“That’s the nicest thing I’ve heard to-day! Please come soon.”
“Thank you, Nan; I shall certainly do that.”
“I met a friend of yours a while ago,” she said, “who pronounced you the greatest living man.”
“Ah! A gentleman, of course; I identify him at once; he’s the only person alive I fool to that extent—Jeremiah A. Amidon! I can’t imagine why he hasn’t mentioned his acquaintance with you. I shall chide him for this.”
He viewed her in his quizzical fashion through the thick-lensed spectacles he used for golfing. In his ordinary occupations these gave place to eyeglasses that twinkled with a sharp, hard brightness, as though bent upon obscuring the kindness that lay behind them.
“I hadn’t seen him lately—not since I was a child. We used to be neighbors when we were children, and he was a very, very naughty boy.”
“I dare say he was,” Eaton remarked, with his air of thinking of something else. “I suppose you didn’t find him at all backward in bringing himself to your notice. Shyness isn’t his dominant trait.”

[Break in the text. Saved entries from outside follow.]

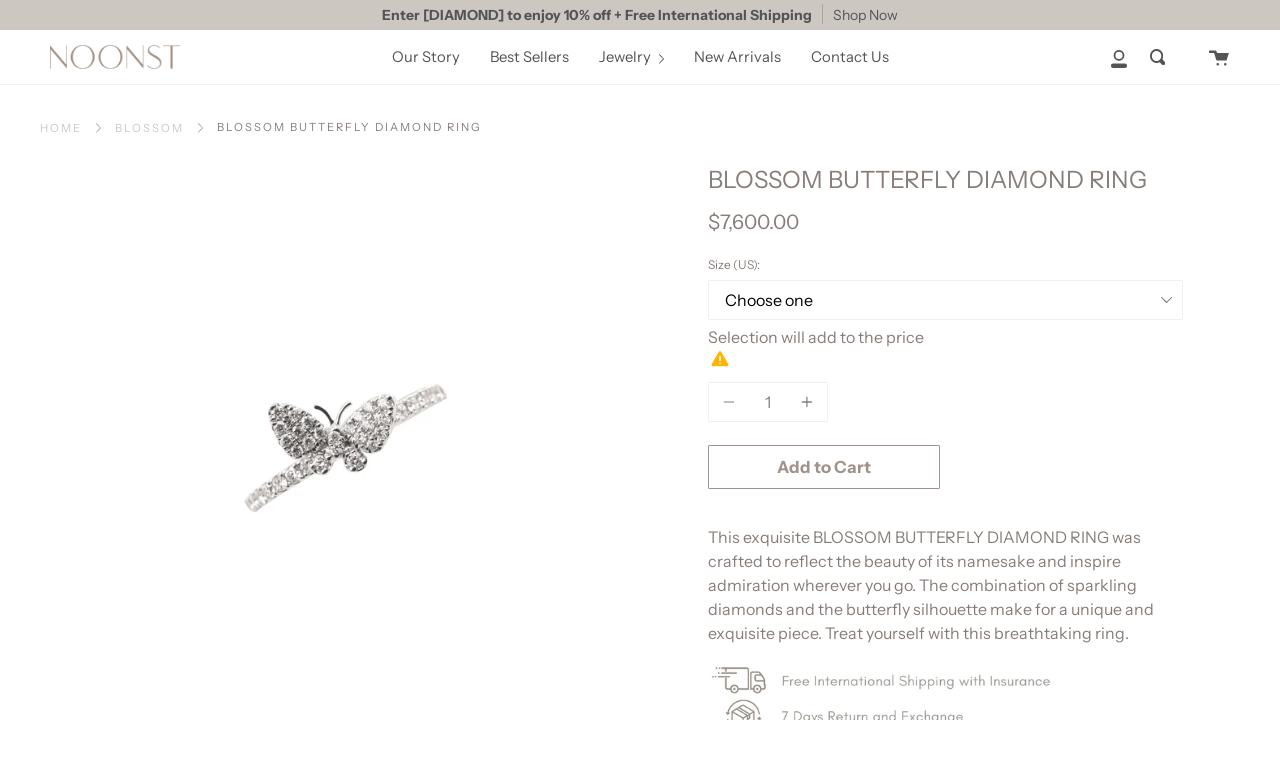

--- FILE ---
content_type: text/css
request_url: https://noonst.com/cdn/shop/t/18/assets/font-settings.css?v=168959546175166809531759332629
body_size: -117
content:
@font-face{font-family:Instrument Sans;font-weight:400;font-style:normal;font-display:swap;src:url(//noonst.com/cdn/fonts/instrument_sans/instrumentsans_n4.db86542ae5e1596dbdb28c279ae6c2086c4c5bfa.woff2?h1=bm9vbnN0LmNvbQ&h2=bm9vbnN0LmFjY291bnQubXlzaG9waWZ5LmNvbQ&hmac=55f66aac1e92a65d2a1b2c5e21c4dd6e4b9629254ca52e01aa60fb59468fd647) format("woff2"),url(//noonst.com/cdn/fonts/instrument_sans/instrumentsans_n4.510f1b081e58d08c30978f465518799851ef6d8b.woff?h1=bm9vbnN0LmNvbQ&h2=bm9vbnN0LmFjY291bnQubXlzaG9waWZ5LmNvbQ&hmac=3ebf583274b2ae5d2dceea70c31fb368ca95680ccbca7f2226c1f5a7cdd8eafa) format("woff")}@font-face{font-family:Instrument Sans;font-weight:400;font-style:normal;font-display:swap;src:url(//noonst.com/cdn/fonts/instrument_sans/instrumentsans_n4.db86542ae5e1596dbdb28c279ae6c2086c4c5bfa.woff2?h1=bm9vbnN0LmNvbQ&h2=bm9vbnN0LmFjY291bnQubXlzaG9waWZ5LmNvbQ&hmac=55f66aac1e92a65d2a1b2c5e21c4dd6e4b9629254ca52e01aa60fb59468fd647) format("woff2"),url(//noonst.com/cdn/fonts/instrument_sans/instrumentsans_n4.510f1b081e58d08c30978f465518799851ef6d8b.woff?h1=bm9vbnN0LmNvbQ&h2=bm9vbnN0LmFjY291bnQubXlzaG9waWZ5LmNvbQ&hmac=3ebf583274b2ae5d2dceea70c31fb368ca95680ccbca7f2226c1f5a7cdd8eafa) format("woff")}@font-face{font-family:Instrument Sans;font-weight:700;font-style:normal;font-display:swap;src:url(//noonst.com/cdn/fonts/instrument_sans/instrumentsans_n7.e4ad9032e203f9a0977786c356573ced65a7419a.woff2?h1=bm9vbnN0LmNvbQ&h2=bm9vbnN0LmFjY291bnQubXlzaG9waWZ5LmNvbQ&hmac=c498ca2a7006d15ecfc9e8506dcad59b8b833d5446e6d5e2d3ee99f3af01aae1) format("woff2"),url(//noonst.com/cdn/fonts/instrument_sans/instrumentsans_n7.b9e40f166fb7639074ba34738101a9d2990bb41a.woff?h1=bm9vbnN0LmNvbQ&h2=bm9vbnN0LmFjY291bnQubXlzaG9waWZ5LmNvbQ&hmac=4c26dab9c1354c2803d20e47965c94ea5e8203627697f5e5455ab5237ce35ebd) format("woff")}@font-face{font-family:Instrument Sans;font-weight:700;font-style:normal;font-display:swap;src:url(//noonst.com/cdn/fonts/instrument_sans/instrumentsans_n7.e4ad9032e203f9a0977786c356573ced65a7419a.woff2?h1=bm9vbnN0LmNvbQ&h2=bm9vbnN0LmFjY291bnQubXlzaG9waWZ5LmNvbQ&hmac=c498ca2a7006d15ecfc9e8506dcad59b8b833d5446e6d5e2d3ee99f3af01aae1) format("woff2"),url(//noonst.com/cdn/fonts/instrument_sans/instrumentsans_n7.b9e40f166fb7639074ba34738101a9d2990bb41a.woff?h1=bm9vbnN0LmNvbQ&h2=bm9vbnN0LmFjY291bnQubXlzaG9waWZ5LmNvbQ&hmac=4c26dab9c1354c2803d20e47965c94ea5e8203627697f5e5455ab5237ce35ebd) format("woff")}@font-face{font-family:Instrument Sans;font-weight:400;font-style:italic;font-display:swap;src:url(//noonst.com/cdn/fonts/instrument_sans/instrumentsans_i4.028d3c3cd8d085648c808ceb20cd2fd1eb3560e5.woff2?h1=bm9vbnN0LmNvbQ&h2=bm9vbnN0LmFjY291bnQubXlzaG9waWZ5LmNvbQ&hmac=2be371b905cd06c78150fa809ec7dba587826efc59211dc288187c16e0e94a92) format("woff2"),url(//noonst.com/cdn/fonts/instrument_sans/instrumentsans_i4.7e90d82df8dee29a99237cd19cc529d2206706a2.woff?h1=bm9vbnN0LmNvbQ&h2=bm9vbnN0LmFjY291bnQubXlzaG9waWZ5LmNvbQ&hmac=197275f5404451d3165516ec22cfcf18b47a9e5127ca52e54b7d189a765bddc6) format("woff")}@font-face{font-family:Instrument Sans;font-weight:700;font-style:italic;font-display:swap;src:url(//noonst.com/cdn/fonts/instrument_sans/instrumentsans_i7.d6063bb5d8f9cbf96eace9e8801697c54f363c6a.woff2?h1=bm9vbnN0LmNvbQ&h2=bm9vbnN0LmFjY291bnQubXlzaG9waWZ5LmNvbQ&hmac=0c7e0e4243d1fcdfb03ae61252768394cb6ed727da98ecbfa198bf0f01b478bb) format("woff2"),url(//noonst.com/cdn/fonts/instrument_sans/instrumentsans_i7.ce33afe63f8198a3ac4261b826b560103542cd36.woff?h1=bm9vbnN0LmNvbQ&h2=bm9vbnN0LmFjY291bnQubXlzaG9waWZ5LmNvbQ&hmac=a7f3668d6e7a4eae97f2fe8062fa54e773eb935a6930f8b5eaaec915308dd966) format("woff")}
/*# sourceMappingURL=/cdn/shop/t/18/assets/font-settings.css.map?v=168959546175166809531759332629 */


--- FILE ---
content_type: text/css
request_url: https://noonst.com/cdn/shop/t/18/assets/flits_custom.css?v=133881370446091440291678302710
body_size: -552
content:
/*# sourceMappingURL=/cdn/shop/t/18/assets/flits_custom.css.map?v=133881370446091440291678302710 */


--- FILE ---
content_type: text/javascript
request_url: https://noonst.com/cdn/shop/t/18/assets/boost-pfs-instant-search.js?v=35751265825515976711678302710
body_size: -477
content:
var boostPFSInstantSearchConfig={search:{}};(function(){BoostPFS.inject(this),SearchInput.prototype.customizeInstantSearch=function(suggestionElement,searchElement,searchBoxId){suggestionElement||(suggestionElement=this.$uiMenuElement),searchElement||(searchElement=this.$element),searchBoxId||(searchBoxId=this.id)}})();
//# sourceMappingURL=/cdn/shop/t/18/assets/boost-pfs-instant-search.js.map?v=35751265825515976711678302710


--- FILE ---
content_type: text/javascript
request_url: https://noonst.com/cdn/shop/t/18/assets/flits_custom.js?v=96732760805935270361678302710
body_size: -562
content:
(function(Flits2){window.flitsObjects.allCssJs.socialLoginJs&&Flits2.LoadStyleScript("socialLoginJs",window.flitsObjects.allCssJs.socialLoginJs.url)})(Flits);
//# sourceMappingURL=/cdn/shop/t/18/assets/flits_custom.js.map?v=96732760805935270361678302710
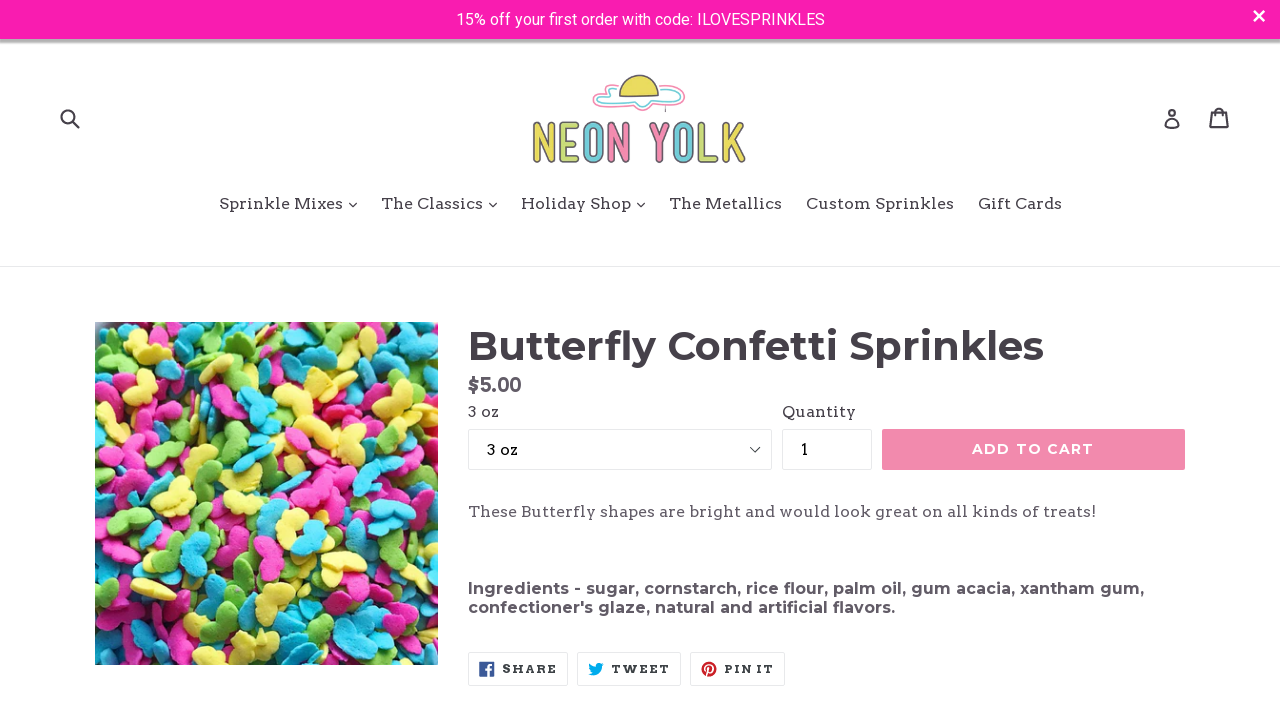

--- FILE ---
content_type: text/css
request_url: https://neonyolk.com/cdn/shop/t/4/assets/font.css?v=92606469971507759651517848598
body_size: -325
content:
/** Shopify CDN: Minification failed

Line 118:1 Expected "}" to go with "{"

**/
/*! Generated by Font Squirrel (https://www.fontsquirrel.com) on February 5, 2018 */



@font-face {
    font-family: 'lehigh_personalblack';
    src: url('lehigh-personal-black-webfont.woff2') format('woff2'),
         url('lehigh-personal-black-webfont.woff') format('woff');
    font-weight: normal;
    font-style: normal;

  h1, h2, h3, h4, h5 {
    font-weight: normal;
    font-style: normal;
    line-height: normal;
    font-family: 'Lehigh', serif;
    font-size-adjust: 0.52;
}




@font-face {
    font-family: 'lehigh_personalbold';
    src: url('lehigh-personal-bold-webfont.woff2') format('woff2'),
         url('lehigh-personal-bold-webfont.woff') format('woff');
    font-weight: normal;
    font-style: normal;
 
  h1, h2, h3, h4, h5 {
    font-weight: normal;
    font-style: normal;
    line-height: normal;
    font-family: 'Lehigh', serif;
    font-size-adjust: 0.52;

}




@font-face {
    font-family: 'lehigh_personallight';
    src: url('lehigh-personal-light-webfont.woff2') format('woff2'),
         url('lehigh-personal-light-webfont.woff') format('woff');
    font-weight: normal;
    font-style: normal;
  
  h1, h2, h3, h4, h5 {
    font-weight: normal;
    font-style: normal;
    line-height: normal;
    font-family: 'Lehigh', serif;
    font-size-adjust: 0.52;

}




@font-face {
    font-family: 'lehigh_personalregular';
    src: url('lehigh-personal-regular-webfont.woff2') format('woff2'),
         url('lehigh-personal-regular-webfont.woff') format('woff');
    font-weight: normal;
    font-style: normal;
  
  h1, h2, h3, h4, h5 {
    font-weight: normal;
    font-style: normal;
    line-height: normal;
    font-family: 'Lehigh', serif;
    font-size-adjust: 0.52;

}




@font-face {
    font-family: 'lehigh_personalsemibold';
    src: url('lehigh-personal-semibold-webfont.woff2') format('woff2'),
         url('lehigh-personal-semibold-webfont.woff') format('woff');
    font-weight: normal;
    font-style: normal;
  
  h1, h2, h3, h4, h5 {
    font-weight: normal;
    font-style: normal;
    line-height: normal;
    font-family: 'Lehigh', serif;
    font-size-adjust: 0.52;

}




@font-face {
    font-family: 'lehigh_personalthin';
    src: url('lehigh-personal-thin-webfont.woff2') format('woff2'),
         url('lehigh-personal-thin-webfont.woff') format('woff');
    font-weight: normal;
    font-style: normal;
  
  h1, h2, h3, h4, h5 {
    font-weight: normal;
    font-style: normal;
    line-height: normal;
    font-family: 'Lehigh', serif;
    font-size-adjust: 0.52;

}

“On the other hand, he was rather diffident and wholly polite. I thought his manners did you credit—for he said you had been coaching him.”
“He must be chidden; his use of my name in that connection is utterly unwarranted. He was one of Mrs. Kinney’s party, I suppose,—very interesting. I’m glad they have taken him up!”
He was watching, with the quick eagerness that made him so disconcerting a companion, the passing of a motor toward the clubhouse, but she understood perfectly that this utterance had been with ironic intent. She laughed softly.